Showing a spirit that appears new found, Liverpool levelled. They owed much to the sharpness of Maxi Rodriguez, who nipped in ahead of Howard when Skrtel mis-kicked. The otherwise outstanding goalkeeper brought the Argentine down and Kuyt sent him the wrong way from the spot.

Honours remained even but Dalglish felt Liverpool were unlucky. "We had more shots and clear-cut chances," he said. "Possibly you could say we deserved a bit more but at this moment in time, there's not a great deal of good fortune."

David Moyes' even assessment was: "I'm disappointed we didn't take all three points after the second half but delighted we only came in one down when Liverpool were the better team."

They are a different team. This was the first derby since 2002 that they entered without the men deemed their heart and soul. Minus Steven Gerrard and Jamie Carragher, Dalglish ensured the natives had two representatives. A couple of surging runs furthered Martin Kelly's burgeoning reputation but Jay Spearing was the surprise inclusion. Compared to Gerrard, whose position he occupied, Spearing is the second-rate Scouser. But one man with an affinity to the club selected another.

"Steven might not get [back] in, you never know," said Dalglish mischievously. "But I don't care where they're born. If Jay had been born in Scotland, he'd still have played."

The Scots often outnumbered the Scousers in the Liverpool side in Dalglish's heyday. Then Merseyside provided the top two teams in the country. Now they are officially the sixth- and seventh-best sides in the North West. Either side of the Walton Road it is advantage Everton, but the backdrop is very different.

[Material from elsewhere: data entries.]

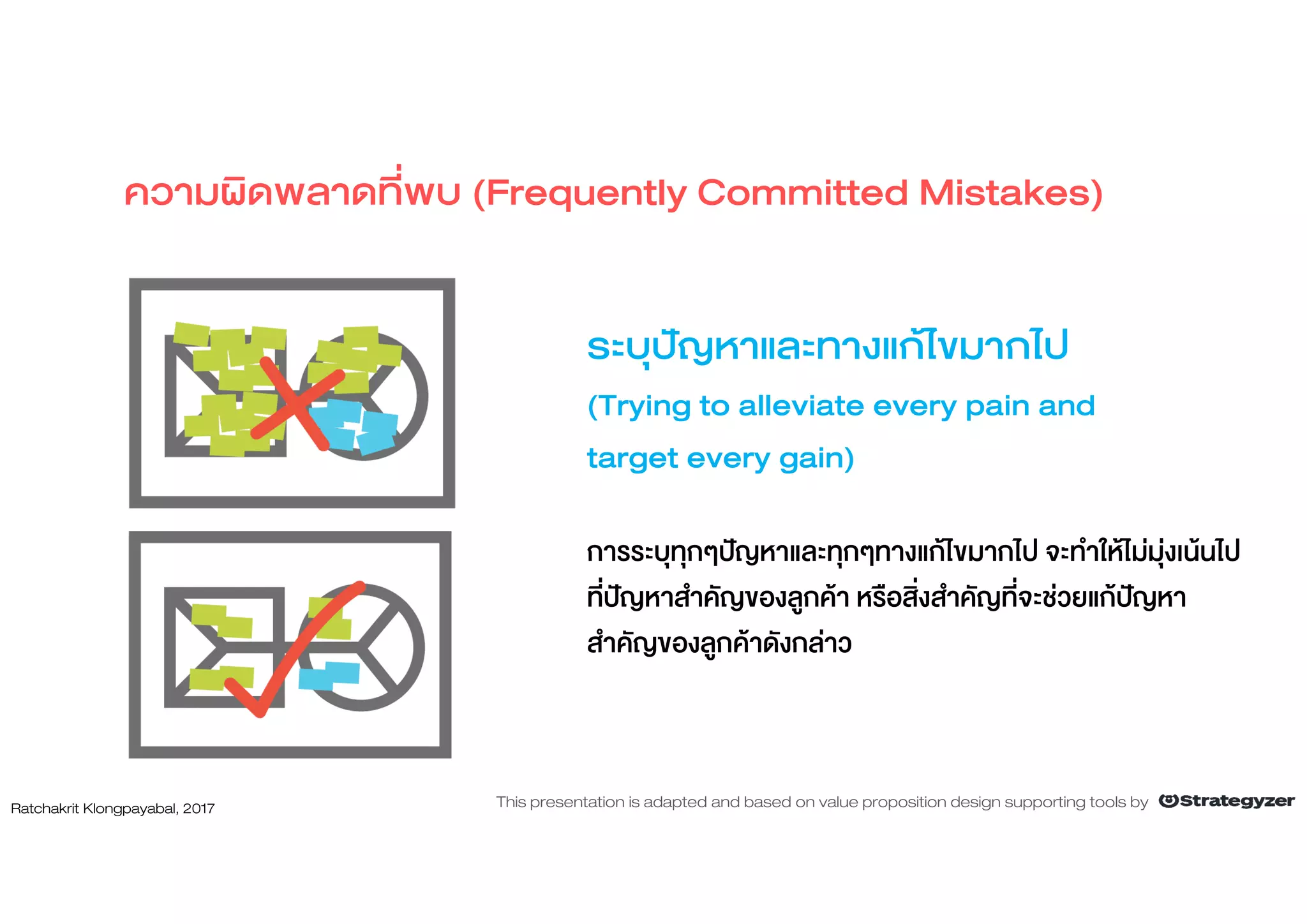 ความผิดพลาดที่พบ (Frequently Committed Mistakes)

ระบุปัญหาและทางแก้ไขมากไป

(Trying to alleviate every pain and target every gain)

การระบุทุกๆปัญหาและทุกๆทางแก้ไขมากไป จะทำให้ไม่มุ่งเน้นไปที่ปัญหาสำคัญของลูกค้า หรือสิ่งสำคัญที่จะช่วยแก้ปัญหาสำคัญของลูกค้าดังกล่าว

Ratchakrit Klongpayabal, 2017

This presentation is adapted and based on value proposition design supporting tools by Strategyzer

MAN OF THE MATCH: Tim Howard - Conceded the penalty, but Everton could have been out of sight at the interval but for the acrobatics of the American. Torres, Meireles and Kuyt could all have had further goals but for him.

LIVERPOOL VERDICT: "We can't be disappointed with any one of our players," said Dalglish. It is part of an attempt to imbue his side with confidence. An analysis of the defending for Everton's two goals might reveal reasons to complain; the ferries that cross the Mersey have a smaller turning circle than Kyrgiakos and the illness that forced Daniel Agger off could have been crucial. But, significantly, Dalglish hinted that Johnson might have to carry on playing left-back because of Kelly's form in his preferred position.

EVERTON VERDICT: Minus Tim Cahill, Louis Saha, Steven Pienaar and Phil Jagielka for a variety of reasons, Moyes' squad looks stretched again. "We were missing three or four really good players," he said. "I know Liverpool missed two but it's different for a club like Everton; we've got a much smaller squad." It is unlikely to get bigger in January.

PIENAAR LATEST: The South African was omitted after telling Moyes he is not in the right state of mind. Everton have accepted an offer from Chelsea but have rejected a lower bid from Tottenham for the midfielder.